Generally speaking, when it comes to leases, most people believe that landlords hold most of the power. However, in relation to long residential leases, the tables may well have recently turned in one respect at least following a recent Supreme Court decision. Simply put, a landlord is not now free to license works in breach of an absolute prohibition in a lease against carrying out alterations without the agreement of all the other flat tenants in a block where a landlord has covenanted to enforce similar obligations against all the tenants in the block (known as a mutual enforcement covenant).
As a result, it now appears that a tenant has increased control over its landlord’s decisions. A landlord is no longer freely able to agree works (that may be perfectly reasonable and well intentioned) falling within an absolute prohibition without first obtaining the agreement of all the tenants who benefit from a mutual enforcement covenant. In other words, tenants in a block may now have the power to control certain alterations a landlord may consent to. At the most extreme limits of such power, tenants could potentially prevent alterations occurring altogether since, in a block with a substantial number of flats, it is highly likely that at least one tenant will object to works being carried out.

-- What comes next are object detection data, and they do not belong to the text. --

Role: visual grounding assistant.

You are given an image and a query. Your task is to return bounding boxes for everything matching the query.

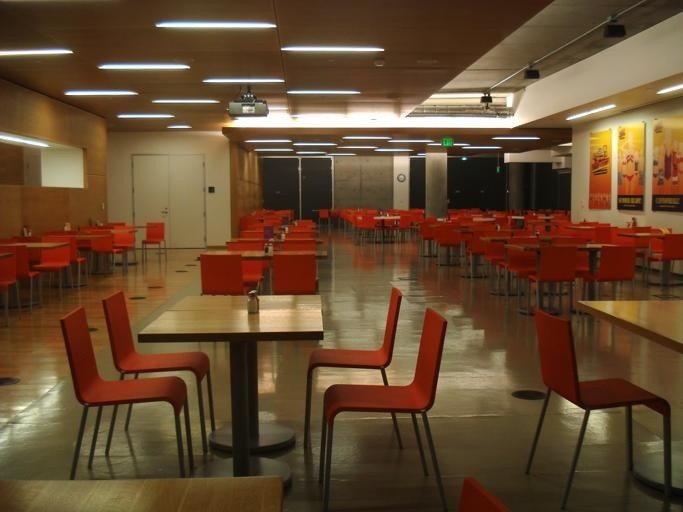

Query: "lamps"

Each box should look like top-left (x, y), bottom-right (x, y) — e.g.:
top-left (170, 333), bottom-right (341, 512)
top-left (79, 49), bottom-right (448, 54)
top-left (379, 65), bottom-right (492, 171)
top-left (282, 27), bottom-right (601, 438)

top-left (600, 19), bottom-right (627, 40)
top-left (522, 64), bottom-right (539, 80)
top-left (480, 92), bottom-right (492, 104)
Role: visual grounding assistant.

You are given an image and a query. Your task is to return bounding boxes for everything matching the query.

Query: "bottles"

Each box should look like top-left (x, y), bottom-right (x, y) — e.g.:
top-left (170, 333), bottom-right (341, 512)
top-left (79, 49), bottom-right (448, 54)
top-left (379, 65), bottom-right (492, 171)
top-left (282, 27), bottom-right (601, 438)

top-left (275, 228), bottom-right (286, 240)
top-left (70, 224), bottom-right (79, 233)
top-left (248, 289), bottom-right (260, 312)
top-left (22, 225), bottom-right (27, 237)
top-left (375, 207), bottom-right (390, 217)
top-left (263, 243), bottom-right (273, 255)
top-left (28, 229), bottom-right (32, 237)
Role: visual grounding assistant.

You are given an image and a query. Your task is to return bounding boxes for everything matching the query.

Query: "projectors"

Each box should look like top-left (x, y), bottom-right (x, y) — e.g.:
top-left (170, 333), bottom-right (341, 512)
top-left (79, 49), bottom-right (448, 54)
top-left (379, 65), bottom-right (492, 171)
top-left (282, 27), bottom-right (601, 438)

top-left (228, 100), bottom-right (269, 117)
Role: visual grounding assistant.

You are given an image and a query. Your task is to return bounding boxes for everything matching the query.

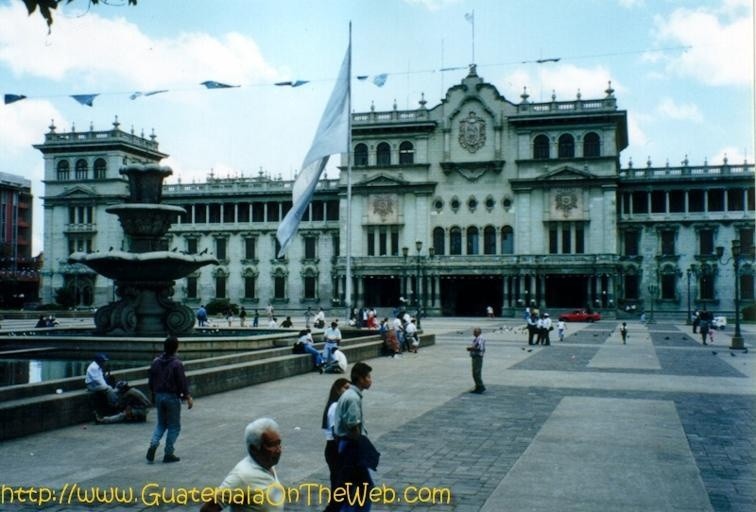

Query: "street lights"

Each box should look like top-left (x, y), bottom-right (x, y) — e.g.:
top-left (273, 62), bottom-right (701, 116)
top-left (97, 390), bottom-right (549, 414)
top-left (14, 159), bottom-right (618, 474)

top-left (687, 264), bottom-right (718, 324)
top-left (716, 240), bottom-right (756, 349)
top-left (402, 242), bottom-right (435, 330)
top-left (646, 285), bottom-right (657, 324)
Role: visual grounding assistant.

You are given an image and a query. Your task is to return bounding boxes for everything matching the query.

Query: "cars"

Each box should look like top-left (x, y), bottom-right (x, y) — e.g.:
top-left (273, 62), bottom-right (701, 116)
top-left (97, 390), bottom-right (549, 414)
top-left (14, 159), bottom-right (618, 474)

top-left (70, 303), bottom-right (110, 313)
top-left (559, 308), bottom-right (601, 323)
top-left (24, 302), bottom-right (41, 309)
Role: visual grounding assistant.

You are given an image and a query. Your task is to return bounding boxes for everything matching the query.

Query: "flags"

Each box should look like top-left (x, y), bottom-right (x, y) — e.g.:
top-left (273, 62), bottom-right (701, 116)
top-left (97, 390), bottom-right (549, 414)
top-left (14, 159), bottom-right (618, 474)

top-left (275, 47), bottom-right (353, 259)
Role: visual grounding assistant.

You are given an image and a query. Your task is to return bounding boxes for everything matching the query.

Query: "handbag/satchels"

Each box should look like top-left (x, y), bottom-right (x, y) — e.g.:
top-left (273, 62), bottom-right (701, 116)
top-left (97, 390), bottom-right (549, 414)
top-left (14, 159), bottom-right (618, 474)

top-left (293, 343), bottom-right (304, 354)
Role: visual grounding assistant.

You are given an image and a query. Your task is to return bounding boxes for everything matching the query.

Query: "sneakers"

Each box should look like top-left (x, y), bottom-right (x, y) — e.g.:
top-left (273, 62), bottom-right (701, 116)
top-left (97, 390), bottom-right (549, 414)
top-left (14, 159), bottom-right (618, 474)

top-left (92, 409), bottom-right (100, 424)
top-left (315, 361), bottom-right (342, 374)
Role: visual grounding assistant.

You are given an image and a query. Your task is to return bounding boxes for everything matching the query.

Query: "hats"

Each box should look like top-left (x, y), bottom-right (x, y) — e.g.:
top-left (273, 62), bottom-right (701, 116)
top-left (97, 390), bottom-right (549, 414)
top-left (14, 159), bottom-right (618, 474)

top-left (94, 351), bottom-right (109, 361)
top-left (113, 380), bottom-right (127, 392)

This case demonstrates just how careful residential landlords in a block are going to have to be when receiving requests to license something which is otherwise absolutely prohibited under a lease. This applies not just in relation to alterations, but potentially extends to any absolute prohibitions under a lease (e.g. those relating to use). Mutual enforcement covenants are not a requirement under the current edition of the Council of Mortgage Lenders’ Handbook, so a landlord may wish to consider whether it enters into mutual enforcement covenants in the future, especially given how easy it could prove to breach those covenants.